- **Your goal**
Rewrite the part of the blockchain text that opens with the words "Ethereum’s key innovation?" and closes with "a distributed system?", putting "intermediaries" in place of "middlemen".

- **Text to read**
━━━━━━━━
Ethereum’s key innovation? Self-enforcing “smart contracts,” which not only have financial gurus on Wall Street excited but also film producers, musicians and journalists. For creators currently strangled by the internet’s obsession with free content, releasing movies, songs or articles on an Ethereum-based system could generate automatic micropayments for every stream, listen or read — direct from the consumers to the content creators, middlemen be damned (sorry Netflix, Spotify and Facebook).
As you may know (especially if you are among the 145 million Americans whose personal information was compromised in the hack of the consumer credit reporting agency Equifax), loads of companies hold your data in their systems. But what if a blockchain-based network stored everyone’s sensitive information in a distributed system?
Rather than a million Social Security numbers in a single vault, it’d be a million vaults, each with one number. Instead of typing in your personal data every time you sign up for a new account, you’d grant someone permission to view your vault — and always be able to tell exactly who had accessed your data and when. A blockchain-based social media company could even include a self-enforcing contract that paid you every time an advertiser showed you a targeted ad based on your personal info.
━━━━━━━━
Records from a data source
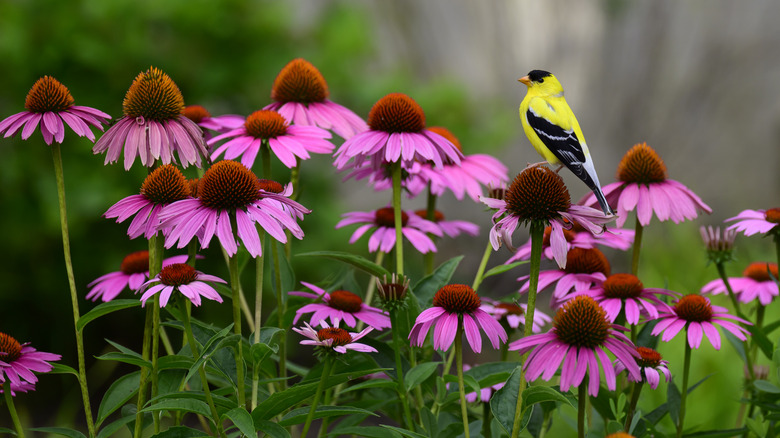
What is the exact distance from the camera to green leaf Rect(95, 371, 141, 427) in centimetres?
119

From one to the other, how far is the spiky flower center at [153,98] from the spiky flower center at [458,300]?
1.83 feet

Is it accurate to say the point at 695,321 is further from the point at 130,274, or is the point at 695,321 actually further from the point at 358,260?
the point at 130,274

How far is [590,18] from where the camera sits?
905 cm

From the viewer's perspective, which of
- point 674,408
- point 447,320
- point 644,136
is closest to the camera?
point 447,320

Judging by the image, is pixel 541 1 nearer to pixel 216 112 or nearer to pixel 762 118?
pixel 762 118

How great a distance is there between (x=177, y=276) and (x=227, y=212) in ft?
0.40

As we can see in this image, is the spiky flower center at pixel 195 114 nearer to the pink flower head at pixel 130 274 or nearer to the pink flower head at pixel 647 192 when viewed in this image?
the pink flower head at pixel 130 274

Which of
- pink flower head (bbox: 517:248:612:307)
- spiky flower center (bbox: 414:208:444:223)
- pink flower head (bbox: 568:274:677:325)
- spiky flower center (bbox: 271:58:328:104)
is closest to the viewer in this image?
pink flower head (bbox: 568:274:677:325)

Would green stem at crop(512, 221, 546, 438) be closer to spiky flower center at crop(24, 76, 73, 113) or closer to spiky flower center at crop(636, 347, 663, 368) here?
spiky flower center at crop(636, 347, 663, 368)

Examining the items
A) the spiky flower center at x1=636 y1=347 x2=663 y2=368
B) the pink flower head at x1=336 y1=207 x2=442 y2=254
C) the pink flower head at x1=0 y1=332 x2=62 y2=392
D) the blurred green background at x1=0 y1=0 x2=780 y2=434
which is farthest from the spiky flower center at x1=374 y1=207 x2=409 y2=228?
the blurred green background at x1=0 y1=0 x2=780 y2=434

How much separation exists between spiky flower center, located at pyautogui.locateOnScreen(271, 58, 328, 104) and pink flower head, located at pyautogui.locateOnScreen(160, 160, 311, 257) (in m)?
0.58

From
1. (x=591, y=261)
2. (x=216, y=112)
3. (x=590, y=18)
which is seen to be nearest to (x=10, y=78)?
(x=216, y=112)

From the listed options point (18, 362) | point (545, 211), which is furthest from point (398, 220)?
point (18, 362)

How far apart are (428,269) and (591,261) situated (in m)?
━━━━━━━━
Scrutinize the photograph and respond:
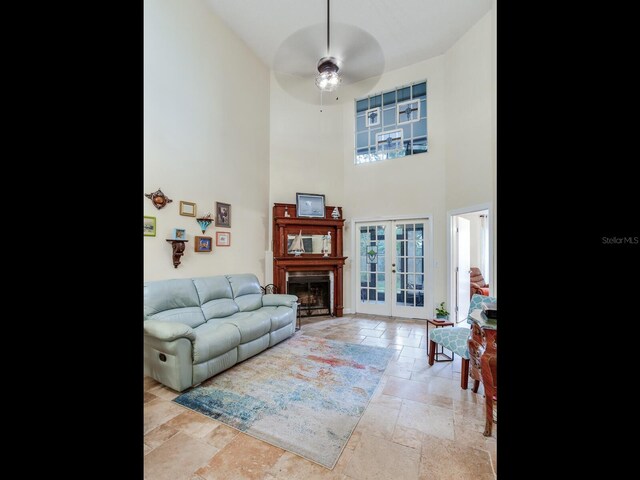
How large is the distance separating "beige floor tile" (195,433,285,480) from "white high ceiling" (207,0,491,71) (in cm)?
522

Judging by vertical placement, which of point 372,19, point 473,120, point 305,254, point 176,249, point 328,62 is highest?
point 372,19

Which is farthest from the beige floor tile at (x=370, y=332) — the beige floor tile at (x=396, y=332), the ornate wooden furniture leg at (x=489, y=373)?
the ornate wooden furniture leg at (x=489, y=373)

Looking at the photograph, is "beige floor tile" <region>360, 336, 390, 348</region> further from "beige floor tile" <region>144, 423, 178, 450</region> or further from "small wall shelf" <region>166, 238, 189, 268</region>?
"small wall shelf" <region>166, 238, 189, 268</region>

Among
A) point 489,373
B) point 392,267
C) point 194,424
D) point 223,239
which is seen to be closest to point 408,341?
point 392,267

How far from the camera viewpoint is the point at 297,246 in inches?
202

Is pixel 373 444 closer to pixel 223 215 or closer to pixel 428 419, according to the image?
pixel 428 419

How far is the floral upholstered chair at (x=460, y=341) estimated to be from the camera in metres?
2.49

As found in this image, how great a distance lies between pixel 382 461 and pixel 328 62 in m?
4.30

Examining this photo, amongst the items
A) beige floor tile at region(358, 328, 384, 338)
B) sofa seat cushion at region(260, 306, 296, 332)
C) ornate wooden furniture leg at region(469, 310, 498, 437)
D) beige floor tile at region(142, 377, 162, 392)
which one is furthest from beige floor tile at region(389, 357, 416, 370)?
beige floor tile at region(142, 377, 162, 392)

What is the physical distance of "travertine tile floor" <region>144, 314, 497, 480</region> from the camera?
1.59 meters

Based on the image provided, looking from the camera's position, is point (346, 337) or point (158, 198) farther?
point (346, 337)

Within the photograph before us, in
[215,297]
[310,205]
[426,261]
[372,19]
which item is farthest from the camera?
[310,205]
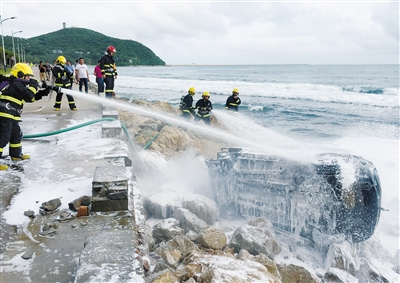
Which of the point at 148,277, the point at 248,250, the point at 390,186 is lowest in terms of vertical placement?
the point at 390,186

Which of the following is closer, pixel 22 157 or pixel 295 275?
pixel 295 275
━━━━━━━━
- **Task answer**
Ethereum’s key innovation? Self-enforcing “smart contracts,” which not only have financial gurus on Wall Street excited but also film producers, musicians and journalists. For creators currently strangled by the internet’s obsession with free content, releasing movies, songs or articles on an Ethereum-based system could generate automatic micropayments for every stream, listen or read — direct from the consumers to the content creators, intermediaries be damned (sorry Netflix, Spotify and Facebook).
As you may know (especially if you are among the 145 million Americans whose personal information was compromised in the hack of the consumer credit reporting agency Equifax), loads of companies hold your data in their systems. But what if a blockchain-based network stored everyone’s sensitive information in a distributed system?